None of these figures will be surprising or controversial to economists or health-care experts. What is uncertain, though, is who or what is responsible for the price and spending slowdown.

The Obama administration likes to take credit. And there indeed were cost-control measures in the ACA, but probably not enough of them to fully account for how much price growth decelerated. Moreover, other developed countries have also seen health spending decelerate, and even the U.S. slowdown began before Obamacare actually passed.

Given that we don’t exactly know what caused the slowdowns, it’s hard to predict whether they’ll continue. There are some worrying signs that they may not, including: hospital and provider consolidation; reduced competition among insurers (especially on the exchanges); delayed implementation of the “Cadillac tax” on high-cost insurance; and recent approval of expensive, potentially blockbuster drugs.

But in the meantime, those claims that Obamacare would destroy the economy and send health-care prices through the roof? So far that dog hasn’t barked.

Funny how none of this gets reported by our fawning McMedia in Arizona who fail to report this information, because it would make their boy Johnny look bad.

7 thoughts on “John McCain lies about ‘ObamaCare’”

  1. So we should accept the ACA if only because of the jobs it created, hmm? And we should like it because, in general, the price increases for healthcare aren’t as bad as they could have been? That’s pretty weak praise for a system that was supposed to provide quality healthcare at reasonable prices. No wonder it had to be forced on so many people…

    • Hmmm, it’s been a few years, but I don’t recall the ACA being “forced on so many people”, that sounds like Fox News talking.

      I do remember something about an election….

      And you forgot the most important part, millions of people and families now have health insurance that did not before Obama.

      I know you of all people understand what a good thing that is, Steve.

      • The people I was referring to as having the ACA “forced on them” were the several million people that chose not to purchase health care because they young and healthy or because they had their own reasons. The ACA did force healthcare purchases on them.

        Something you should know, Not Tom, is that I was a big time supporter of the ACA as the concept was originally sold to us. I mentioned that quite a few times here in the blog. I thought getting health insurance to the uninsured was a great idea. Since that time, my enthusiasm for the ACA has waned as many unexpected problems arose, the prices went up, insurers began giving up providing the service and the true cost of subsidizing significant numbers of people became obvious. I am becoming suspicious that the ACA was designed to fail. I hope I am wrong…

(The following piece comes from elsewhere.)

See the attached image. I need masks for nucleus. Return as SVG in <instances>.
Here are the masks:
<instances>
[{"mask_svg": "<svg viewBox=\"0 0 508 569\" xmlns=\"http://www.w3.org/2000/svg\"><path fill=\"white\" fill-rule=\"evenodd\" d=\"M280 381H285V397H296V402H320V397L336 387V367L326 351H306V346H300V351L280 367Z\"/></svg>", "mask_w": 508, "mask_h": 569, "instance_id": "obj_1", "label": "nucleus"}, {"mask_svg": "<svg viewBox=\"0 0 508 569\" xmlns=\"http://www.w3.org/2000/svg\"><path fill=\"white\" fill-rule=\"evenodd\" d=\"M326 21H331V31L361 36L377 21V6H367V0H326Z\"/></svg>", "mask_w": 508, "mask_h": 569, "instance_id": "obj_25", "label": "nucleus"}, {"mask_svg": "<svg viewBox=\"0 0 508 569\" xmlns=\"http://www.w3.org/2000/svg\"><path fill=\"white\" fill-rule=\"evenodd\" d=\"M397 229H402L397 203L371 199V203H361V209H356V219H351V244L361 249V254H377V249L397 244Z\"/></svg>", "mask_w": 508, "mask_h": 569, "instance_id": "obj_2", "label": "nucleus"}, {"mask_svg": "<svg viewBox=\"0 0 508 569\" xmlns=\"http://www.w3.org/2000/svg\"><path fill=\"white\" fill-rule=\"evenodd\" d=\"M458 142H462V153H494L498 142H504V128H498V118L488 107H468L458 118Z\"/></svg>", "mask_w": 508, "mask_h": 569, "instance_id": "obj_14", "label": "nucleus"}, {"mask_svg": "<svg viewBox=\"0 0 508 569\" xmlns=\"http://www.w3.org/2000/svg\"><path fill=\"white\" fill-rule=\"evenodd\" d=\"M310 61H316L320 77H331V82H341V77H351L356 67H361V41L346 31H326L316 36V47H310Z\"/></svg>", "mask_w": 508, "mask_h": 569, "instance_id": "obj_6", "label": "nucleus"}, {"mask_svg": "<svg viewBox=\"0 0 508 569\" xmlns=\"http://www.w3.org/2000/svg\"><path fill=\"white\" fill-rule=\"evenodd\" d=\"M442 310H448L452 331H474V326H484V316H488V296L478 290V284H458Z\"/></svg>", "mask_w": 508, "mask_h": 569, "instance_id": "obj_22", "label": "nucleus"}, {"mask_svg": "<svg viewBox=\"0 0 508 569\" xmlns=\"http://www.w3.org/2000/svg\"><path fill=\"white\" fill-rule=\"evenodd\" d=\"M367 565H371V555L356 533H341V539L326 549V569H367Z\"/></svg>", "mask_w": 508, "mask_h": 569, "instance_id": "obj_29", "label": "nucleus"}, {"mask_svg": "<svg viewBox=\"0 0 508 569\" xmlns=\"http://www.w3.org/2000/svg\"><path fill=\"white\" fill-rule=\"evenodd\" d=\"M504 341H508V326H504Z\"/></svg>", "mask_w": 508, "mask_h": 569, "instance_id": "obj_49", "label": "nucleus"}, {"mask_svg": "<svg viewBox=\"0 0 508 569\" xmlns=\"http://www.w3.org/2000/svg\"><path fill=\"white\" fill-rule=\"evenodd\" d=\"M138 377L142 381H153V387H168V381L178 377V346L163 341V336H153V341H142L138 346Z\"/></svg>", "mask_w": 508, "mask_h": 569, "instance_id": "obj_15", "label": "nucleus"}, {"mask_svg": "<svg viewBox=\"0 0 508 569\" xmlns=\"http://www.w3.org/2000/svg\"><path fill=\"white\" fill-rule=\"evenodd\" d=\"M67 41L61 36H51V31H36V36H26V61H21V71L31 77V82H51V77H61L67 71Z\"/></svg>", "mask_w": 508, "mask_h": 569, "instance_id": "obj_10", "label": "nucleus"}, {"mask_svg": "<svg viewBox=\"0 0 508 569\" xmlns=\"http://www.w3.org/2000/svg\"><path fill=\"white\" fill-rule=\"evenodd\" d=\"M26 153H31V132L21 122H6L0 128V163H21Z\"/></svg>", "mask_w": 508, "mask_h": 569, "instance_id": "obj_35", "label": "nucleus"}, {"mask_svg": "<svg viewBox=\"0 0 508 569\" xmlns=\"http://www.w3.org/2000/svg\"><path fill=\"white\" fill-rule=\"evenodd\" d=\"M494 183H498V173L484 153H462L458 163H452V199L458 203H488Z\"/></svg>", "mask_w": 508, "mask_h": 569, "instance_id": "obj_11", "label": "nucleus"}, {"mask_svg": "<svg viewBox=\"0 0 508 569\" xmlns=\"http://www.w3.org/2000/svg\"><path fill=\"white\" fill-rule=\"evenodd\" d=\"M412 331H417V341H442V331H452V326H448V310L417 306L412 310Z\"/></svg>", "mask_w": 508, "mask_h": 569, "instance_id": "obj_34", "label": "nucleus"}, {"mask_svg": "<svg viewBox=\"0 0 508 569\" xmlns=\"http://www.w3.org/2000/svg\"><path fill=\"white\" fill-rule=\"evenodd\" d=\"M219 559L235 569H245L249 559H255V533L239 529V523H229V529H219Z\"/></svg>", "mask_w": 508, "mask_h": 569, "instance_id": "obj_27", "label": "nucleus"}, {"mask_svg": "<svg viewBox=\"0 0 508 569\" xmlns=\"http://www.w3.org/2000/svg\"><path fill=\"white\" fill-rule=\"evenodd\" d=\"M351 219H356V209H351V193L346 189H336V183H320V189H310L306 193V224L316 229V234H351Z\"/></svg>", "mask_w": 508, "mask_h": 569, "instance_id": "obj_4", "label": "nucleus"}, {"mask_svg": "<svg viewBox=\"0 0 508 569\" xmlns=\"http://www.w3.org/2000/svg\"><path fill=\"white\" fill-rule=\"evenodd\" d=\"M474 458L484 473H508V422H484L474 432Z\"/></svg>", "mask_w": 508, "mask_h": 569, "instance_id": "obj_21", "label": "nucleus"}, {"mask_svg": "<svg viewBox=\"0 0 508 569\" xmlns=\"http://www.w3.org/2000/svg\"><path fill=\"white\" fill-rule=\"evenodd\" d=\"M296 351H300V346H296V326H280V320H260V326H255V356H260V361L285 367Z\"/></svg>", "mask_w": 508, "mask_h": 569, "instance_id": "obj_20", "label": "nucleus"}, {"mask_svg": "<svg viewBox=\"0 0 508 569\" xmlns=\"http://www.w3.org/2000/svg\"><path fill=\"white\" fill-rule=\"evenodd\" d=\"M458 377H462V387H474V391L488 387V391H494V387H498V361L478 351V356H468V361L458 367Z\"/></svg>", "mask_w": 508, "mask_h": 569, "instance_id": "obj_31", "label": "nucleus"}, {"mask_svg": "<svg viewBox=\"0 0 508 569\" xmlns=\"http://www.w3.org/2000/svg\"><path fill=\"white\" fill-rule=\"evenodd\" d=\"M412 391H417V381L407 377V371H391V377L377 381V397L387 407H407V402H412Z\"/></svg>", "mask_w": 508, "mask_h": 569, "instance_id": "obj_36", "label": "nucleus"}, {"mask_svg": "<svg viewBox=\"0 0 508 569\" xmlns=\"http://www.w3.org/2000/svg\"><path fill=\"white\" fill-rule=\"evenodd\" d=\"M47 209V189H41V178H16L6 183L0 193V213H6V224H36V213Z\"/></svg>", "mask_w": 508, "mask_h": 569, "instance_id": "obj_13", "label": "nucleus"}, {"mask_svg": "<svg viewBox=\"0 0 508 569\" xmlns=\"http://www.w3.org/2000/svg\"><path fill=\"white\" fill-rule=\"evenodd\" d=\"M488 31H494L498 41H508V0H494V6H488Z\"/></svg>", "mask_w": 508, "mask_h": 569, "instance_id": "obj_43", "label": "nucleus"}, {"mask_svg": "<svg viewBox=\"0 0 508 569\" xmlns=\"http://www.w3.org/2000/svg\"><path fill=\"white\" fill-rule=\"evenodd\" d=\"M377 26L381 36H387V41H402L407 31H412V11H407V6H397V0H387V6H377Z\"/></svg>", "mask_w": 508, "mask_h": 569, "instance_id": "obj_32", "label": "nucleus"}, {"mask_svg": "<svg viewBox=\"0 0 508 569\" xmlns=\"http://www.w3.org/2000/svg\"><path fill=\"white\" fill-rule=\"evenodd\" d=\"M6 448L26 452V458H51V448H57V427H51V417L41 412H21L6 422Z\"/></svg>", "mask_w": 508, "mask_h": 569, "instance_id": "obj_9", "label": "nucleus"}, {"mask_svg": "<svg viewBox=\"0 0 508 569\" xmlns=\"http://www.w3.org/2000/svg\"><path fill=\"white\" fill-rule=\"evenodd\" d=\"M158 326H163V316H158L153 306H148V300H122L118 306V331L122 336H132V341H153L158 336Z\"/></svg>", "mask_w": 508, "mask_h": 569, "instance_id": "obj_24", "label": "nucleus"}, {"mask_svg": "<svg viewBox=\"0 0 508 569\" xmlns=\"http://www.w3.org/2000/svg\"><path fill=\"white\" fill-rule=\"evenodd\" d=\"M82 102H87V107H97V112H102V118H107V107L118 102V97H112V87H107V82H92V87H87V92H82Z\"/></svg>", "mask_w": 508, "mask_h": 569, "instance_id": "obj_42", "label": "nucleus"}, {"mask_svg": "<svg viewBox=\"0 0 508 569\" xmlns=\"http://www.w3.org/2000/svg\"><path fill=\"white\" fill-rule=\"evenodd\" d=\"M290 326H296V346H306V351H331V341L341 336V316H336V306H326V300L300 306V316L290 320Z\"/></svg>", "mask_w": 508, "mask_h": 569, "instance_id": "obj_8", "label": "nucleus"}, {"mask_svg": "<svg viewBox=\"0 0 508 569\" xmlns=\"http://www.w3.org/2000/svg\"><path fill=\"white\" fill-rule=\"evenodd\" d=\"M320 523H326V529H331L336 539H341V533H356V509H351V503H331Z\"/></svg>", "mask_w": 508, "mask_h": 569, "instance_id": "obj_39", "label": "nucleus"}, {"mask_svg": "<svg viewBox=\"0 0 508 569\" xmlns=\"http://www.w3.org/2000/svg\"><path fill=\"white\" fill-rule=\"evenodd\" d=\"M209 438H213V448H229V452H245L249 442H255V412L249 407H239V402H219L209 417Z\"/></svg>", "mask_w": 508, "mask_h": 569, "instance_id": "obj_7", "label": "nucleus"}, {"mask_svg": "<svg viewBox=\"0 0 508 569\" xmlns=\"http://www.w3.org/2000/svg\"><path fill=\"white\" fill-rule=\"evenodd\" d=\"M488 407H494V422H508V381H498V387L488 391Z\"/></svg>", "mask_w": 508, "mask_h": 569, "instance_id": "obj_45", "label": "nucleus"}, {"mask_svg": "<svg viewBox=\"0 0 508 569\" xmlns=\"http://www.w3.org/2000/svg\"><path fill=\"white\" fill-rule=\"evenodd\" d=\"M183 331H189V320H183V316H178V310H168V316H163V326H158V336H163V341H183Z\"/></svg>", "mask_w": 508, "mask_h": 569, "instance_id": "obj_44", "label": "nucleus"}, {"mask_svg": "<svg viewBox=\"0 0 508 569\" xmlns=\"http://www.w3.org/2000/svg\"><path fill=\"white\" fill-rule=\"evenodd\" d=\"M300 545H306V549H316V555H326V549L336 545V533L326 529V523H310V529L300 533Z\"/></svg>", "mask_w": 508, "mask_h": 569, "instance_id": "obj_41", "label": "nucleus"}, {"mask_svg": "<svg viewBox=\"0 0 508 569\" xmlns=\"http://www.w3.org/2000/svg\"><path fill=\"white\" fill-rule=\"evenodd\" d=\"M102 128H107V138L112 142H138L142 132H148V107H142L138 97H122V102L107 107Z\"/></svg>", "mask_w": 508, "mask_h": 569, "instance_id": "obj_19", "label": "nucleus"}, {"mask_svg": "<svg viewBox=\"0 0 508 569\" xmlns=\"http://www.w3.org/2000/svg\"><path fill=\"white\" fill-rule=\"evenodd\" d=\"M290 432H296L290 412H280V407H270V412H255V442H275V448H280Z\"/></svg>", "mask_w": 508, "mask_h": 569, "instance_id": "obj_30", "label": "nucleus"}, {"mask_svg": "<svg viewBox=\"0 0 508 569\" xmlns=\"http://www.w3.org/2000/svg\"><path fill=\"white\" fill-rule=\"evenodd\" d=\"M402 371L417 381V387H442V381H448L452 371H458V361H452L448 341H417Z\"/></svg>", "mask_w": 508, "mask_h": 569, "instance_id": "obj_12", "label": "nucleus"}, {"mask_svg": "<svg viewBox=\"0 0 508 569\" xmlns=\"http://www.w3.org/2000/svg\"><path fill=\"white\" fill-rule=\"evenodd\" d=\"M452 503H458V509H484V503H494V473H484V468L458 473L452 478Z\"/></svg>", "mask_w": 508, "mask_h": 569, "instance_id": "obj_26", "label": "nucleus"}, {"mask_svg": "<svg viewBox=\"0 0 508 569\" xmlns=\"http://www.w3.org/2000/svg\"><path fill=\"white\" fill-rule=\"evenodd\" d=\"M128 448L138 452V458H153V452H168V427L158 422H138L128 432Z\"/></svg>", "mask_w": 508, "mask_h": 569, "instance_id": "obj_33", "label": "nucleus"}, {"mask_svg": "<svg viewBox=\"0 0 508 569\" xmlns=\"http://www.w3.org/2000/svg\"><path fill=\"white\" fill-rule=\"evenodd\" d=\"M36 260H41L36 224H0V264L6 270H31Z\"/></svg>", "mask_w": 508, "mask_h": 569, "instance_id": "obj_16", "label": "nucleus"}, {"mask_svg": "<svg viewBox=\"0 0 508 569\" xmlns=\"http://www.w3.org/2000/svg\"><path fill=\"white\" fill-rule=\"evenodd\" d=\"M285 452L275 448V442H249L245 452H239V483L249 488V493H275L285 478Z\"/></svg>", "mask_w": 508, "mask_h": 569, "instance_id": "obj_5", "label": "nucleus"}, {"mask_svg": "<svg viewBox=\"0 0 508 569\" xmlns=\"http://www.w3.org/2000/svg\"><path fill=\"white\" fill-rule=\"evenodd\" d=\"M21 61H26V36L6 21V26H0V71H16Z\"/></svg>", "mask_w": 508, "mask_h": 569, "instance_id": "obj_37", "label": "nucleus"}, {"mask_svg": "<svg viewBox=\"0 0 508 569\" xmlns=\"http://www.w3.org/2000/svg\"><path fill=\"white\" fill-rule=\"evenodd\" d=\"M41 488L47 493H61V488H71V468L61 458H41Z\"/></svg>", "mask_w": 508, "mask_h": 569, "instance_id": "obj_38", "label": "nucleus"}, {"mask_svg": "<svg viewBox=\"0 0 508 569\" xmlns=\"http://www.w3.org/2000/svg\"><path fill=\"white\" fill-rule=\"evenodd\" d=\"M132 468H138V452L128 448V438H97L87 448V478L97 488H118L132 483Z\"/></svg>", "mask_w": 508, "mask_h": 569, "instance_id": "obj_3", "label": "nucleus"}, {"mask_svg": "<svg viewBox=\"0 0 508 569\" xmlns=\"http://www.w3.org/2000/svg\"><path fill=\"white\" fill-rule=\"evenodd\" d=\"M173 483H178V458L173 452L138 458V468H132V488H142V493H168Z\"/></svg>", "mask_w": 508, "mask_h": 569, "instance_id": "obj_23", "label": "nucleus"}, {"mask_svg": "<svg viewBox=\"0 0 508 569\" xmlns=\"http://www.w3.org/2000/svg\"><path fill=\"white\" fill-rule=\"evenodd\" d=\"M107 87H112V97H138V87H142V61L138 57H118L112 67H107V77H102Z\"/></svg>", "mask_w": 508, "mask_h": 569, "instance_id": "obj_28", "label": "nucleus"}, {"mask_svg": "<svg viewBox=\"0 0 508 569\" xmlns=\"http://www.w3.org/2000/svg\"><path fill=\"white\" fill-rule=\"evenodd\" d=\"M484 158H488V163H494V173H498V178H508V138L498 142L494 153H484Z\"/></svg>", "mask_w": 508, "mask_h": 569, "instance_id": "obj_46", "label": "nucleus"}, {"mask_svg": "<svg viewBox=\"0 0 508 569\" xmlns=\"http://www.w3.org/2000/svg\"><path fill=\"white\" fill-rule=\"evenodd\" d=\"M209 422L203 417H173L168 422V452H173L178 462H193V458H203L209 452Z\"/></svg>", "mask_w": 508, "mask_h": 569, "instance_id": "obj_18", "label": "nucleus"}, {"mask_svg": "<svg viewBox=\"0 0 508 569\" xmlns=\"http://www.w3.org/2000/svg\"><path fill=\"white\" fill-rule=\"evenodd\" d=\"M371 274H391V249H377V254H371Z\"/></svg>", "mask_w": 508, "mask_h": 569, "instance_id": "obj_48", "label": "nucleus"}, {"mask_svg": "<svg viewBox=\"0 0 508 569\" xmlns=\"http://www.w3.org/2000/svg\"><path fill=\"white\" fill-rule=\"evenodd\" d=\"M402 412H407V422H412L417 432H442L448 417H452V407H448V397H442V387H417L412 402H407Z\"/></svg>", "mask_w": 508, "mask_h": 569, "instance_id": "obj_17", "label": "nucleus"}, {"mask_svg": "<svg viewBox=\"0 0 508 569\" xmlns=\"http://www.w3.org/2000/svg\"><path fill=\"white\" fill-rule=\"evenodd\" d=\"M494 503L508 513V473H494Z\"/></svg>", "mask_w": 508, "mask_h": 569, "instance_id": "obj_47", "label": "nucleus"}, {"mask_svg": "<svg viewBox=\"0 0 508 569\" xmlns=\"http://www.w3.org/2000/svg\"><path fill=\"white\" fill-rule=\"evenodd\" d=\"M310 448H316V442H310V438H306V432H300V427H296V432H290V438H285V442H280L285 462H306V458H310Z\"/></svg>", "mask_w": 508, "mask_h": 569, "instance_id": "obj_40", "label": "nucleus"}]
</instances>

  2. Great article, thank you. I was only disappointed with the fact your article does not mention the infamous Public Option, the ONE THING the Republicans fought against that I thought Obama needed to go to the mat for. The Public Option would be like the Piece de Resistance of the ACA, its signature act and uniquely competitive edge against potential Insurance shady business and manipulation, as they’re doing now by exiting the exchanges. Why isnt the Public Option raised more (and please dont tell me its just the brain wash of people fearing “government takeover” of health care, there has to be a better way to market the idea if that’s the case). Thanks.

    • When you say “market the idea”, you are really saying “lie to the people” so they they don’t see it for what it is: the start of a government takeover of the healthcare system. Now, is that a bad thing? I really don’t know. Medicare has worked over the years on a population that has used the heck out of it. BUT it has come at great expense to Nation. So the real question is: Can we afford government run healthcare? I don’t think we can, certainly not at the levels the American People demand today.

  3. McCain can’t say for sure how many houses he has, what does he care if the poors have insurance?

    And if McCain loses, who will Chuck Todd throw softballs at on Sunday mornings?